- Objective
Edit the items from the line containing "In this depiction, the" through the line containing "2. the red backdrop wall at (759,190)" by replacing "plastic" with "wooden", leaving everything else unchanged.

- Records to process
══════════

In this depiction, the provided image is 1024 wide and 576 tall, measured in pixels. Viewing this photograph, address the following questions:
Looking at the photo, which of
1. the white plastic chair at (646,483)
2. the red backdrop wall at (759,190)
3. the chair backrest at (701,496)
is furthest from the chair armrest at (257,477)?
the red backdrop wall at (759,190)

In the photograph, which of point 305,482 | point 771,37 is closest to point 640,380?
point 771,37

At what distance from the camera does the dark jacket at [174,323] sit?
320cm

══════════

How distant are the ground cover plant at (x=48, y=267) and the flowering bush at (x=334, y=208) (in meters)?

══════════

- Solved problem
In this depiction, the provided image is 1024 wide and 576 tall, measured in pixels. Viewing this photograph, address the following questions:
Looking at the photo, which of
1. the white wooden chair at (646,483)
2. the red backdrop wall at (759,190)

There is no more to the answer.